Transforming the Driver Experience with MongoDB & Google Cloud

Learn how to create real-time, voice-driven automotive experiences using MongoDB Atlas and the Google Cloud tool suite. Combine vehicle data, user context, and car manual embeddings into a smart, scalable in-car assistant that adapts to driver needs.

Use cases: Gen AI, Personalization

Industries: Manufacturing & Mobility

Products: MongoDB Atlas Database, MongoDB Atlas Vector Search

Partners: Google Cloud, PowerSync

Solution Overview

As automakers race to deliver next-generation driving experiences, they face growing pressure to differentiate with intelligent, user-friendly digital systems. In-car voice assistants have emerged as a key opportunity—yet most still fall short, limited to basic commands like setting navigation or controlling music. With the rise of generative AI, there’s a clear path to move beyond these limitations and deliver truly personalized, dynamic interactions behind the wheel.

This solution demonstrates how automotive teams can build a scalable, real-time voice assistant powered by gen AI and backed by MongoDB Atlas. The architecture integrates vehicle telemetry, user preferences, and car manual embeddings to create an in-car assistant capable of adapting to each driver’s needs. By using MongoDB Atlas’s flexible document model and built-in vector search, developers can streamline data complexity and deliver features faster for a better, more intuitive in-car experience.

Figure 1. Gen AI in-car assistant in action

Along the way, teams will learn how to:

Unify structured and unstructured data to augment the context of AI systems.
Enable real-time interactions with a scalable, cloud-native architecture.
Deliver personalized experiences with semantic search powered by Atlas Vector Search.

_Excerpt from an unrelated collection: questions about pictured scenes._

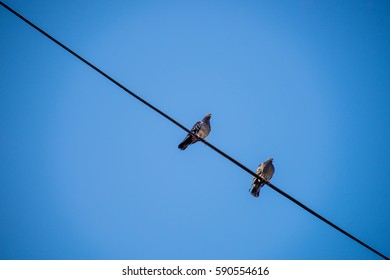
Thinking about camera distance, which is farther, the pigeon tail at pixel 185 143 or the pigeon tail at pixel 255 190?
the pigeon tail at pixel 185 143

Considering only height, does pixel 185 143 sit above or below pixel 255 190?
above

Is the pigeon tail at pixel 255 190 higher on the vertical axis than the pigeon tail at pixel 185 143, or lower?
lower

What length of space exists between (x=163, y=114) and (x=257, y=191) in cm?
464

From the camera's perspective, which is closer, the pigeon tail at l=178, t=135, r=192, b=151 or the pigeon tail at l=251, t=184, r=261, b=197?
the pigeon tail at l=251, t=184, r=261, b=197

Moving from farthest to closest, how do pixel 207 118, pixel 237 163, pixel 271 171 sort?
1. pixel 207 118
2. pixel 271 171
3. pixel 237 163

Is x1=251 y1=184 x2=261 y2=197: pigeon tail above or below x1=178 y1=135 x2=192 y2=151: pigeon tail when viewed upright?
below

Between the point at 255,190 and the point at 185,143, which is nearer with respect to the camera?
the point at 255,190
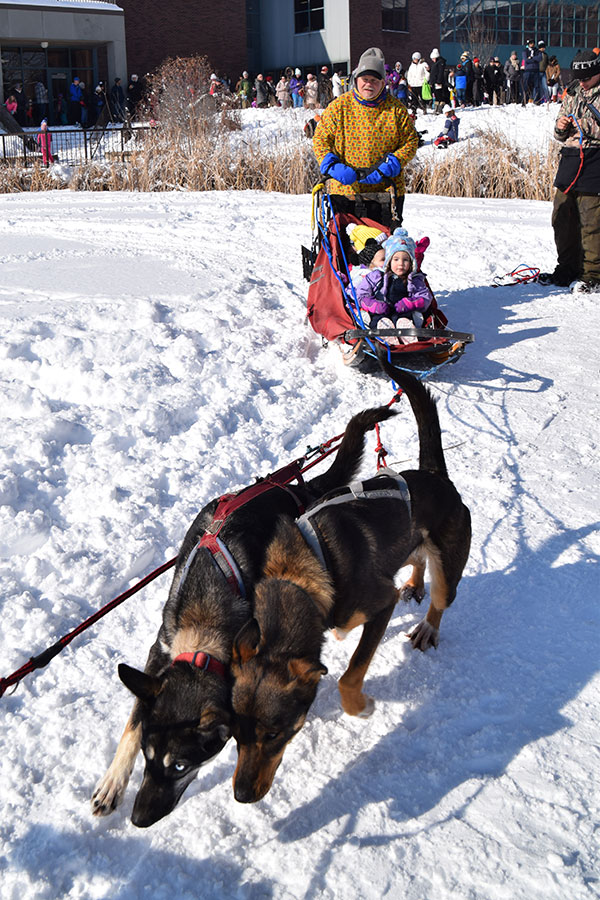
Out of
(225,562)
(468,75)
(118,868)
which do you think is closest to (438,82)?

While this solution focuses on the automotive industry, its potential extends far beyond. Industries like transportation, healthcare, hospitality, and consumer electronics are exploring gen AI voice interfaces to enhance customer engagement, reduce friction, and streamline support. Whether it’s a smart home assistant, a digital concierge, or an AI-enabled medical triage system, this architecture provides a foundation to build voice-forward, data-driven experiences that feel intuitive and relevant. Companies across industries are harnessing the power of voice with generative AI and MongoDB to transform user experiences.

Reference Architectures

To bring a smarter in-car assistant to life, we designed an architecture that blends cloud and edge technologies into one seamless experience. At the heart of it is MongoDB Atlas, which acts as the data layer, paired with Google Cloud’s AI capabilities. This architecture ensures fast, personalized, and reliable interactions.

Reference architecture for car assistant solution

click to enlarge

Figure 2. A reference architecture of a Gen AI In-Car Assistant

Let’s break down how it works.

On-Board Components

These run in the vehicle, close to the driver, and enable real-time voice interaction.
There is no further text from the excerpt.